Mustahil bagi seorang Kekasih Allah—yang dijadikan oleh-Nya sebagai panutan umat manusia, taat kepada Allah, cenderung kepada agama yang benar (hanif), dan tidak termasuk orang yang menyekutukan Allah—dianggap sebagai orang yang mempertanyakan hal tersebut. Bahkan dia orang yang lebih utama untuk memperoleh fitrah yang sehat dan pembawaan yang lurus sesudah Rasulullah Saw. tanpa diragukan lagi. Yang benar ialah dia dalam keadaan mendebat kaumnya yang menyekutukan Allah Swt. Bukan sebagai orang yang menanyakan hal yang dikisahkan oleh Allah Swt. itu.[3]

Jadilah Nabi Ibrahim, sebagaimana nabi dan rasul lainnya, seseorang yang mencapai kebenaran dengan bimbingan wahyu. Bukti empiris dan sains mungkin bisa menjadi sarananya, tapi berapa lama waktu yang dibutuhkan manusia untuk mencapai kebenaran melalui dua hal tersebut?
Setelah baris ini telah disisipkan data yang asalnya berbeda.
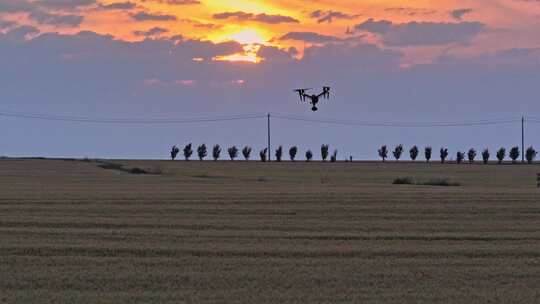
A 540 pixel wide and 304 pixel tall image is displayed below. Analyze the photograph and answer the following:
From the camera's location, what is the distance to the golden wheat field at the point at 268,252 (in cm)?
1231

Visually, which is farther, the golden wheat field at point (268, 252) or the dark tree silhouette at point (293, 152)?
the dark tree silhouette at point (293, 152)

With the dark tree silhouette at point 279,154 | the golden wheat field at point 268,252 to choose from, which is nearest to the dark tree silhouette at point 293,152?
the dark tree silhouette at point 279,154

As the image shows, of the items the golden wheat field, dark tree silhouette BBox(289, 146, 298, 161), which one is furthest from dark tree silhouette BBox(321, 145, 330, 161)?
the golden wheat field

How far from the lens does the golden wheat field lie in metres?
12.3

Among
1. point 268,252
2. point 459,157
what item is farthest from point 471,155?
point 268,252

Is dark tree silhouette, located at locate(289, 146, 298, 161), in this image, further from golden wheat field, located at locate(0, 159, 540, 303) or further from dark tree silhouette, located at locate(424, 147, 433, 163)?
golden wheat field, located at locate(0, 159, 540, 303)

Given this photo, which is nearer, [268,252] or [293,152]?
[268,252]

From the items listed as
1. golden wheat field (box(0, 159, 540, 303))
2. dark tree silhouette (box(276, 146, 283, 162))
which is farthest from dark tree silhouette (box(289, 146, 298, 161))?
golden wheat field (box(0, 159, 540, 303))

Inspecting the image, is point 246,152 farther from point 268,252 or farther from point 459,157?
point 268,252

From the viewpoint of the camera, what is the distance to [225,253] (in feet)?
50.3

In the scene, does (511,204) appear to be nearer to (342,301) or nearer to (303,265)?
(303,265)

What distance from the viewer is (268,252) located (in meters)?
15.4

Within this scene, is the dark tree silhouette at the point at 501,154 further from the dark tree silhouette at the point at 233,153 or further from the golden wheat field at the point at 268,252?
the golden wheat field at the point at 268,252

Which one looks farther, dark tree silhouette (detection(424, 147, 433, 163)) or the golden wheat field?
dark tree silhouette (detection(424, 147, 433, 163))
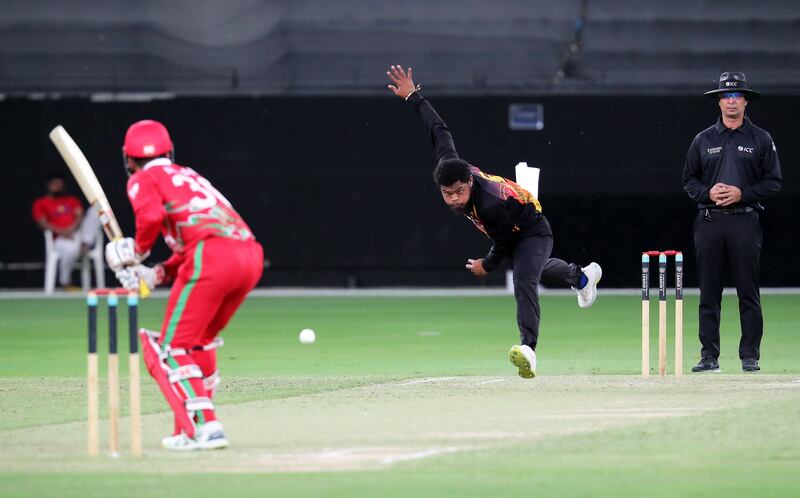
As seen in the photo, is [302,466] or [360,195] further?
[360,195]

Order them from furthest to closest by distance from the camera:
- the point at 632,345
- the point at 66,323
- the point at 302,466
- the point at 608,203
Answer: the point at 608,203, the point at 66,323, the point at 632,345, the point at 302,466

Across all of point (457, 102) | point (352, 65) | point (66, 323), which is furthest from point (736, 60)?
point (66, 323)

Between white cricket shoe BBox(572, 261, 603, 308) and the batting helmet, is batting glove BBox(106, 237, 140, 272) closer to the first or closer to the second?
the batting helmet

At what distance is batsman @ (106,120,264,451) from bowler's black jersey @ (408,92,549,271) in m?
2.80

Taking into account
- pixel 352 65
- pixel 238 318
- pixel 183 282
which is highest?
pixel 352 65

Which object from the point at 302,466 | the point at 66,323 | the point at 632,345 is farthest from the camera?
the point at 66,323

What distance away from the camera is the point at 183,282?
7996 millimetres

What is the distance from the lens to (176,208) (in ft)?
26.1

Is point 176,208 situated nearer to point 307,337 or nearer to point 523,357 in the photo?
point 523,357

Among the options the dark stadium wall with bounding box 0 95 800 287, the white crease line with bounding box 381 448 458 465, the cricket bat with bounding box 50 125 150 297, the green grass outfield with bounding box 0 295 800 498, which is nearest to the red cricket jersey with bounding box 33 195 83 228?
the dark stadium wall with bounding box 0 95 800 287

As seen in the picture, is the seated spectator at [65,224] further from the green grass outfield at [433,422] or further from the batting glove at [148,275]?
the batting glove at [148,275]

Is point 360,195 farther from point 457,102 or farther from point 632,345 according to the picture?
point 632,345

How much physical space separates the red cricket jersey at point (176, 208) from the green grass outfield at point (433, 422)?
115 centimetres

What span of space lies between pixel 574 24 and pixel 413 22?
271cm
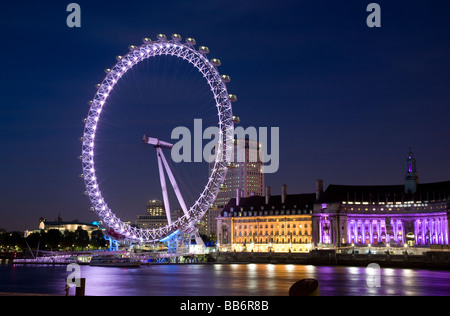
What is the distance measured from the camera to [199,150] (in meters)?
41.0

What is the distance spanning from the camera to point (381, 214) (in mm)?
119875

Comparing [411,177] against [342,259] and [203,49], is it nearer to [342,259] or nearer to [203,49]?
[342,259]

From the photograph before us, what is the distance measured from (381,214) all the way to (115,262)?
58445 mm

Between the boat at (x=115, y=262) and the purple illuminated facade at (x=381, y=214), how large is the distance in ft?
134

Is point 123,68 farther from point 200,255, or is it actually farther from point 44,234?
point 44,234

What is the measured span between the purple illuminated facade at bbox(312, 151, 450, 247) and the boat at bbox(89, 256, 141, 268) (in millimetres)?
40773

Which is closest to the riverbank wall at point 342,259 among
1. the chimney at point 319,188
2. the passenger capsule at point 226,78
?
the chimney at point 319,188

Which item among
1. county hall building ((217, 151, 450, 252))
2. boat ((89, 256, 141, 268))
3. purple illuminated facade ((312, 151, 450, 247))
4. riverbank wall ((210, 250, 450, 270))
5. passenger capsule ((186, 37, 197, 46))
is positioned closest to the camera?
passenger capsule ((186, 37, 197, 46))

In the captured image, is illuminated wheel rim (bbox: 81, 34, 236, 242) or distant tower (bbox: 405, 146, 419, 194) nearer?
illuminated wheel rim (bbox: 81, 34, 236, 242)

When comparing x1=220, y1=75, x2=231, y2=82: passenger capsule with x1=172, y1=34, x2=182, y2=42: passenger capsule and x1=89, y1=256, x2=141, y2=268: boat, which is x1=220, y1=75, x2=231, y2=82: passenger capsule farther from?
x1=89, y1=256, x2=141, y2=268: boat

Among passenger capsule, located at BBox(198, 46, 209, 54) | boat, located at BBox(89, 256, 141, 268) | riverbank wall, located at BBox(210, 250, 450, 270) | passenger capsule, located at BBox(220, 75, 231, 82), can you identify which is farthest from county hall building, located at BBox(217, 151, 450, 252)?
passenger capsule, located at BBox(198, 46, 209, 54)

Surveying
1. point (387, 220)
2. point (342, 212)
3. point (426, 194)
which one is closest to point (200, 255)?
point (342, 212)

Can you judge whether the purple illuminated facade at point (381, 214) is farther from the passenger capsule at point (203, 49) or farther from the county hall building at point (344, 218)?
the passenger capsule at point (203, 49)

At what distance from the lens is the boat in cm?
9000
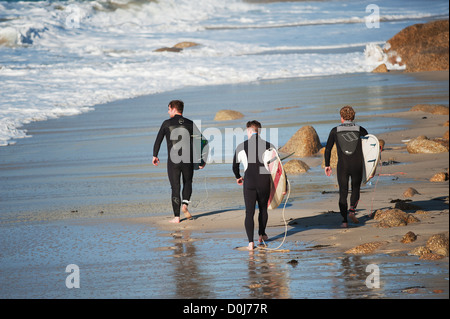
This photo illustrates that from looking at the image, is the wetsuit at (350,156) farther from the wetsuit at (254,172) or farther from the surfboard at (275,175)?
the wetsuit at (254,172)

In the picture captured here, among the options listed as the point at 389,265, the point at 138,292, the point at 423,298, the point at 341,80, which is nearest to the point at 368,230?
the point at 389,265

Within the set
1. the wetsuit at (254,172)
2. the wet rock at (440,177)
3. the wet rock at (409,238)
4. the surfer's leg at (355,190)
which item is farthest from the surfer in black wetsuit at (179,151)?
the wet rock at (440,177)

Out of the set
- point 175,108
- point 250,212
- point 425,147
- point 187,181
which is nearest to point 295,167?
point 425,147

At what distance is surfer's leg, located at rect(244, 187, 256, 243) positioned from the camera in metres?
7.34

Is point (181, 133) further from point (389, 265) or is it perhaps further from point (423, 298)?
point (423, 298)

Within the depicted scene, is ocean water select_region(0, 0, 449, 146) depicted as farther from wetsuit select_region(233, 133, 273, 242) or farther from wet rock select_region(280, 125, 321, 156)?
wetsuit select_region(233, 133, 273, 242)

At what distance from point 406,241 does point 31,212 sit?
552 centimetres

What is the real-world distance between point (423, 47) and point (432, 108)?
46.3 ft

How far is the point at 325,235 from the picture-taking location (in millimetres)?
7637

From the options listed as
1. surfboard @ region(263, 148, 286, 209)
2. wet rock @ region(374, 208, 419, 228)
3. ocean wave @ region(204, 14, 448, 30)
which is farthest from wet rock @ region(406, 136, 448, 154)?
ocean wave @ region(204, 14, 448, 30)

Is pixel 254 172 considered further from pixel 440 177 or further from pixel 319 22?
pixel 319 22

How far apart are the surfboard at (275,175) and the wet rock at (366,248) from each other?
117 cm

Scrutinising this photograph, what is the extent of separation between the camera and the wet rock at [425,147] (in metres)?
11.8

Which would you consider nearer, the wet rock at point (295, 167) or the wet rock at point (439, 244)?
the wet rock at point (439, 244)
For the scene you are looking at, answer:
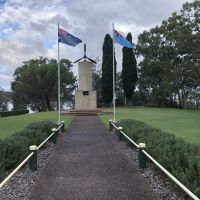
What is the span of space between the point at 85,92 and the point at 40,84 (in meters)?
32.1

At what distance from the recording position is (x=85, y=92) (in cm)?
4903

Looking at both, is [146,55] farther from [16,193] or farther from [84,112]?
[16,193]

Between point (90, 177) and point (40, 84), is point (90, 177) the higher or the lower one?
the lower one

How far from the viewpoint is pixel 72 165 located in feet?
42.5

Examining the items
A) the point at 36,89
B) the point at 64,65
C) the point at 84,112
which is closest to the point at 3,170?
the point at 84,112

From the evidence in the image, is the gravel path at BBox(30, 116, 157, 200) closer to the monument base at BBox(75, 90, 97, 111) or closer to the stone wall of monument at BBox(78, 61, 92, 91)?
the monument base at BBox(75, 90, 97, 111)

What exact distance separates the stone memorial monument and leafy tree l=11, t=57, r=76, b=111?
3068 cm

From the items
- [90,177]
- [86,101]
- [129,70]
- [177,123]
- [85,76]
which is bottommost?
[90,177]

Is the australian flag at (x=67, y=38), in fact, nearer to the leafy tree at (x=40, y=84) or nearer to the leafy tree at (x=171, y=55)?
the leafy tree at (x=171, y=55)

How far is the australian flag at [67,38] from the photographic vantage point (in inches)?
1153

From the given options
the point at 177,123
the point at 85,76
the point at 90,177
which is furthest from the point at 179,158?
the point at 85,76

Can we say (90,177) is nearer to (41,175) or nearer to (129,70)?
(41,175)

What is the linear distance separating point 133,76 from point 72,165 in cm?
5318

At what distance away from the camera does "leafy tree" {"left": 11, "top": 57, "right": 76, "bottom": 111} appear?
80.0 m
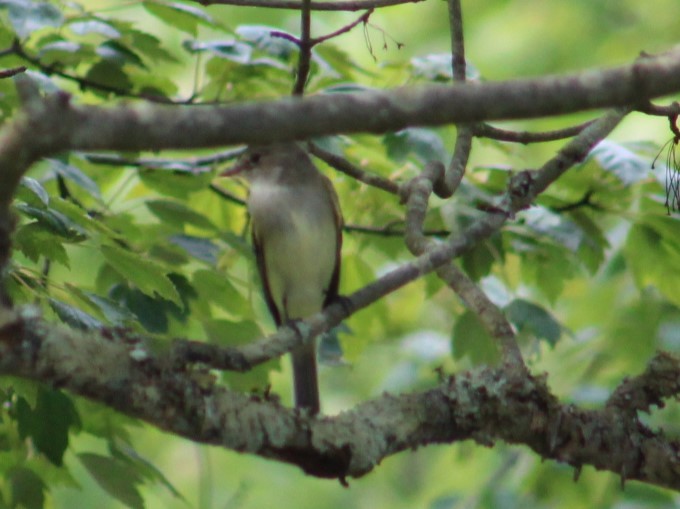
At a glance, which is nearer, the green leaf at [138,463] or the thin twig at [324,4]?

Sedangkan sains pun senantiasa berubah, tidak absolut, sangat tergantung kepada penelitian-penelitian yang dilakukan manusia. Sementara itu, kemampuan berpikir manusia pun ada batasnya. Alhasil, kebenaran yang dicapai hanya bersifat spekulasi, karena ketiadaan arah dan sumber ilmu lain yang bisa digunakan. Celakanya, mencukupkan diri dengan spekulasi justru disebut dengan berfilsafat.

Dan tidaklah kamu diberi pengetahuan melainkan sedikit.” (Qs. A-Isra’: 85)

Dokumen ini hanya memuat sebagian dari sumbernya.